Jongsook Kim Kemper, professor of molecular and integrative physiology, and colleagues studied FXR functions in two recent papers. They discovered that the activation of FXR via obeticholic acid improved the prognosis of hepatic patients, however, the dual treatment of obeticholic acid and another FXR-dependent therapeutic agent was antagonistic in nature.
In the first paper, “Defective FXR-SHP regulation in obesity aberrantly increases miR-802 expression, promoting insulin resistance and fatty liver,” the role of miR-802 in FXR action in energy metabolism and treatment of obesity-associated diabetes and fatty liver was examined. Led by senior research scientist Sunmi Seok, the research was published in Diabetes. In the second paper, “BRD4 inhibition and FXR activation, individually beneficial in cholestasis, are antagonistic in combination,” the role of BRD4 in FXR action in bile acid regulation and bile acid-associated inflammatory liver disease was examined. Led by postdoctoral researcher Hyunkyung Jung, the work was published in JCI Insight. The BRD4 studies were a collaborative effort with Lin-Feng Chen, professor of biochemistry.
Levels of some microRNA (miRs) are elevated in obesity, Kemper said.
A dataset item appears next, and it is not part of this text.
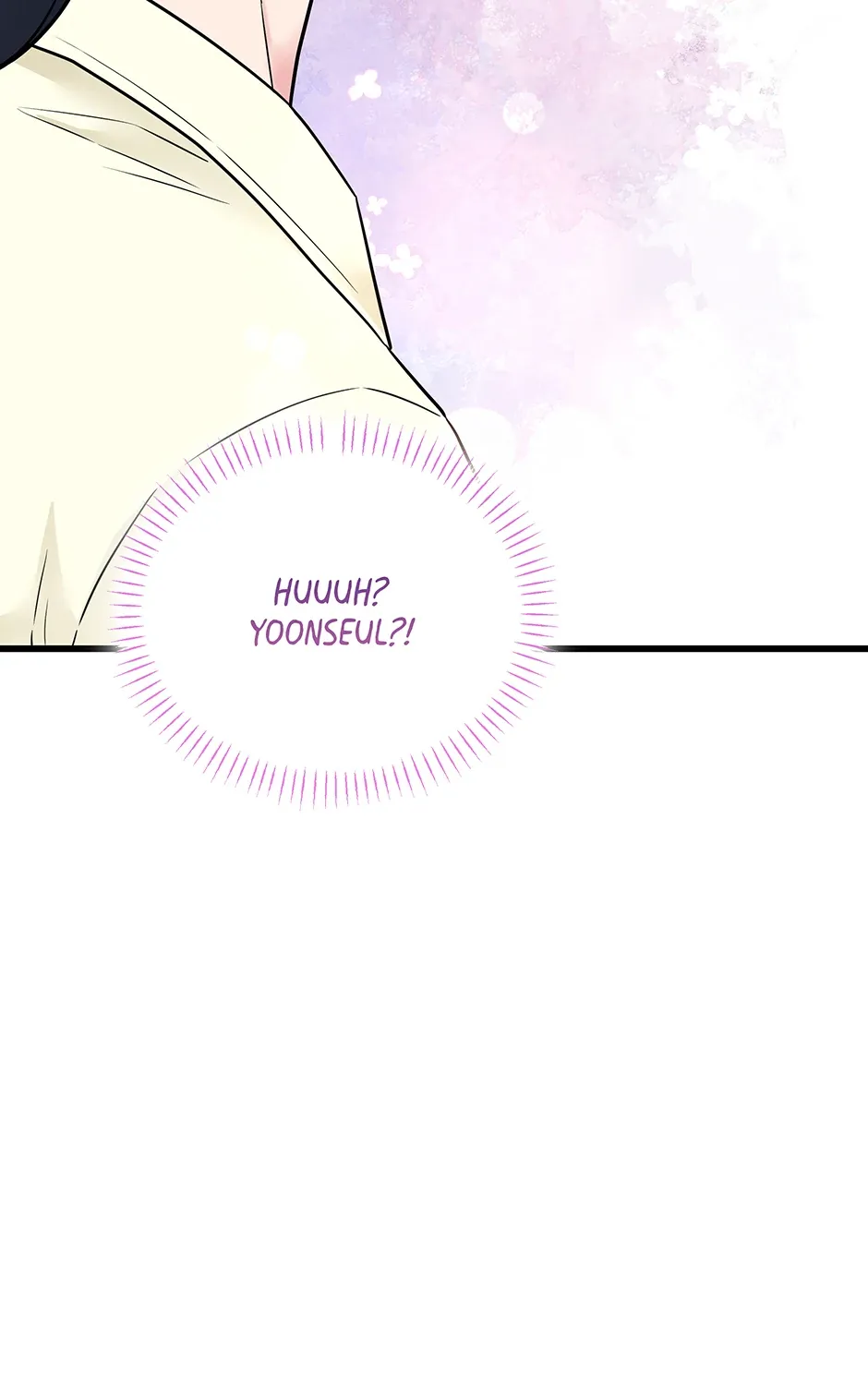 Love On Campus, chapter 79, page 52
While the exact mechanism for elevated expression is unknown, the Kemper lab hypothesized defective function of FXR in obesity contributed to the upregulation of miR genes. Seok and Kemper studied the role of a nuclear receptor cascade, which involves FXR and FXR-induced Small Heterodimer Partner (SHP), in the normal regulation of miR-802 expression to maintain healthy glucose and lipid levels. However, this inhibition of miR-802 by FXR-SHP is defective in obesity, resulting in increased miR levels that contribute to insulin resistance and fatty liver. The FXR-SHP-miR-802 pathway may present novel targets for treating obesity-related diabetes and fatty liver disease.
The Kemper lab also found that in obese mice, activation of FXR via obeticholic acid (OCA) treatment reduced miR-802 levels and improved insulin resistance and fatty liver and that these effects were nullified by the overexpression of miR-802.
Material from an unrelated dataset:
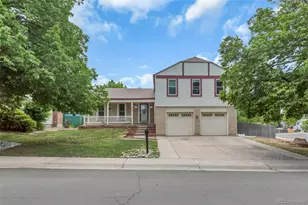 1005 S Lewiston Way, Aurora, CO 80017 - Photo 1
“Clinically, OCA is very important. Recently, the FDA approved this drug, which is a specific agonist of FXR, to treat primary biliary cholangitis, a fatal cholestatic liver disease with inflammation and fibrosis and related conditions,” Kemper said.
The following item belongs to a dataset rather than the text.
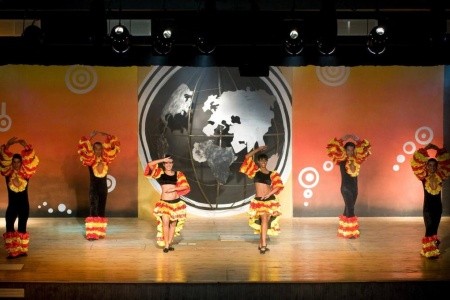 Fiesta Beach (Ex. Fiesta Beach Club) - 19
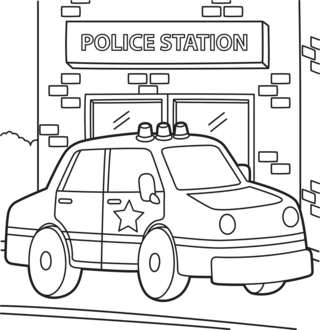 Metier17 - Coloriages métier - Coloriages - 10doigts.fr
Relevant to the second BRD4 paper, FXR activation via obeticholic acid treatment also reduces hepatic inflammation and fibrosis in BA-associated cholestatic liver disease. The inhibition of bromodomain-containing protein-4 (BRD4) also has anti-inflammatory and anti-fibrotic effects in murine models, suggesting that combination treatment with an FXR activator and a BRD4 inhibitor would have additive beneficial effects in treating cholestatic liver disease.
To test this idea, Jung and Kemper, together with Professor Chen, studied whether the effects of OCA treatment were enhanced by inhibiting BRD4 in cholestatic liver. Treatment with either OCA or BRD4 inhibitor, JQ1, reduced inflammation along with hepatotoxicity and fibrosis, in cholestatic mice. However, to the Kemper lab’s surprise, the combined treatment did not result increased effectiveness, but in fact, canceled the beneficial effects resulting from individual treatment with each drug.
“This result was completely unanticipated, and it reminds researchers to proceed with some level of caution with respect to combination treatments,” Kemper said.
The Kemper lab’s findings on an FXR-SHP-miR-802 pathway and paradoxical effects on inflammatory liver disease by FXR and BRD4 provide interesting insights into the role of FXR in liver disease as well as potential novel anti-fibrotic and anti-inflammatory therapeutic targets.